Abstract
Background
Previous studies have either investigated the relationship of HPV with oral cancer or the prevalence of HPV on the oral cavity. The purpose of this investigation was to study the prevalence of HPV in oral cavity of women with oral sex practices and cervical lesions.
Methods
Forty six (46) non-smokers and non-alcoholic patients attended the "Clínica de Displasias" of "Ciudad Juarez" were sampled.

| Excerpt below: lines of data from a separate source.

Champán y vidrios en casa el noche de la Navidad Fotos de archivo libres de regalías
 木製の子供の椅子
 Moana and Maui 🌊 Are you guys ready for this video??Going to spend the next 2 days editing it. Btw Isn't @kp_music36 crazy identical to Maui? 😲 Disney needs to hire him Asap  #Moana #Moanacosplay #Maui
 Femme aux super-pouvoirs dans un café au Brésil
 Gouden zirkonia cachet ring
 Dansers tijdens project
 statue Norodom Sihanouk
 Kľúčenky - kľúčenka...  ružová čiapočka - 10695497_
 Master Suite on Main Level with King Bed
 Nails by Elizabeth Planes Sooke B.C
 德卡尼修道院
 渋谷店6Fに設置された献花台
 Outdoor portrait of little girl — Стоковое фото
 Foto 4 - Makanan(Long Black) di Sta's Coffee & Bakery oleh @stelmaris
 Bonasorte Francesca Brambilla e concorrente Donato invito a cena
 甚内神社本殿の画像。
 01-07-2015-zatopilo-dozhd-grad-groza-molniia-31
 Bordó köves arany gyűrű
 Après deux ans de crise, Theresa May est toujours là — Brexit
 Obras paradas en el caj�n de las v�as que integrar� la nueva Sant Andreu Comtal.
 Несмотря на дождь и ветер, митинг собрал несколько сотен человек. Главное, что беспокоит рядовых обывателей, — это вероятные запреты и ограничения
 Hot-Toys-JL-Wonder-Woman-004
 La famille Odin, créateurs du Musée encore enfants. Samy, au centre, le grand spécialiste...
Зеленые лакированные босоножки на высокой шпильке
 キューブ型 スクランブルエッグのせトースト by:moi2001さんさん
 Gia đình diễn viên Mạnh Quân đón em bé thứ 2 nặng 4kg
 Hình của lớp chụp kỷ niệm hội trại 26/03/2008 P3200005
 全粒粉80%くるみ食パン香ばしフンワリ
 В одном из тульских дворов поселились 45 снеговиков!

This population had a CIN diagnosis sometime between the previous six months. On previous consent they filled out a questionnaire related to their oral sex practices. Afterwards one swab from cheeks and another from palate/gum were taken; PCR was used to determine generic HPV, HPV16 and HPV18.
Results
Seventy two percent (72%) of the patients stated to have oral sex practices regularly which all of them were positive to HPV either in oral mucus, palate/gum or both. The total of the given results showed that 35% had HPV16; among those distributed in 26% with regular oral sex practices and 9% stated as never practiced oral sex. An association was found between oral HPV16 positivity and progression to cervical CIN advanced lesions. On the other hand HPV18 was not detected. The frequency of HPV16 was higher in buccal mucosa (23%) versus palate/gum (16%).
Conclusions
This study suggests that buccal HPV16 infection is associated with CIN progression.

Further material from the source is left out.